* _Reading text_
○ ○ ○ ○ ○ ○ ○
Healthy Lakes Conference Highlights




Thank you to all who attended the 2019 Healthy Lakes Conference, held at the Seven Seas Restaurant in Delafield, Wisconsin!


The following links include background highlights and speaker presentations from the conference. Topics included are: an Introduction to Lake Country Lakes and Waterways (Jill Bedford, Tall Pines Conservancy); Blue Green Algae (Gina La Liberte); highlights from the Oconomowoc Watershed Protection Program (Tom Steinbach); and, WDNR Financial Grants for Rehabilitating Surface Water (Alison Mikulyuk).


Click Blue Text for Presentations:


Introduction to Lake Country Waterways

Introductions and Regional lakes overview.


Blue Green Algae (Gina La Liberte)

Blue-green algae, also known as cyanobacteria, are in every water body in Wisconsin. Learn to identify them and how you can determine safe levels of blue-green algae in your lake.


Oconomowoc Watershed Protection Program (Tom Steinbach)

Tom discusses the many successes throughout the watershed on 1000s of acres, the tons of algae reduced by reducing phosphorus laden runoff and how we can help your lake management groups diagnose and reduce threats to water quality.


WDNR Financial Grants for Rehabilitating Surface Water (Alison Mikulyuk)

Nutrient pollution is the most widespread cause of impairment to lakes in the US, with elevated phosphorus levels estimated to occur in nearly 40% of lakes and reservoirs. Implementing agricultural and urban best practices can reduce levels of stress and impairment.
○ ○ ○ ○ ○ ○ ○
* _Work order 1_
In the conference highlights, where was the 2019 Healthy Lakes Conference held?
* _Work order 2_
List every speaker named in the conference highlights.

* _Data shown_
○ ○ ○ ○ ○ ○ ○
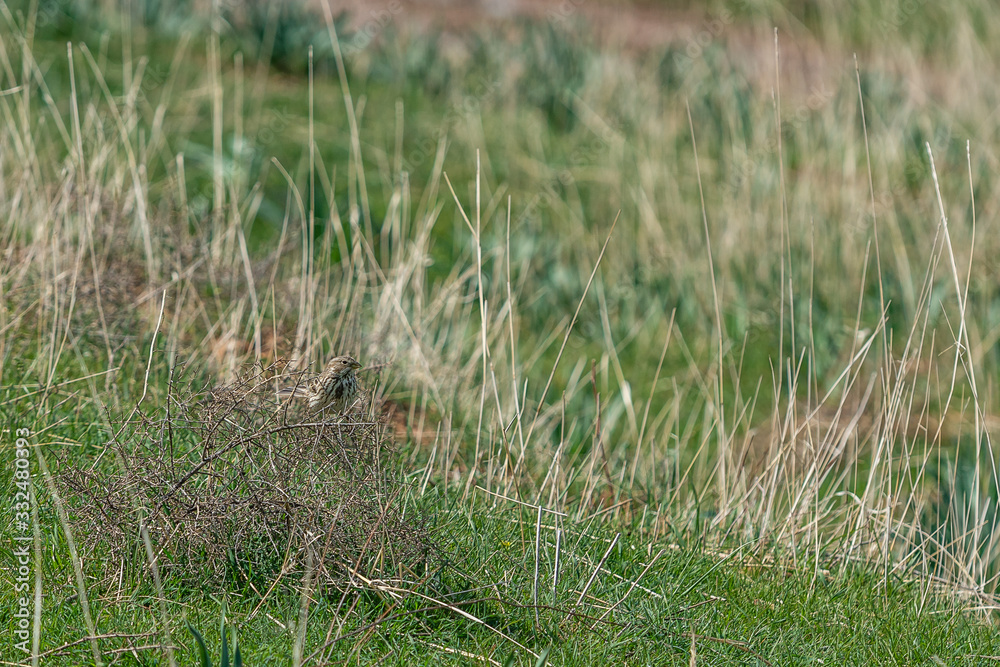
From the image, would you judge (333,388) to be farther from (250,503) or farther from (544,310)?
(544,310)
○ ○ ○ ○ ○ ○ ○
* _Your solution 1_
At the Seven Seas Restaurant in Delafield, Wisconsin.

* _Your solution 2_
Jill Bedford, Gina La Liberte, Tom Steinbach, Alison Mikulyuk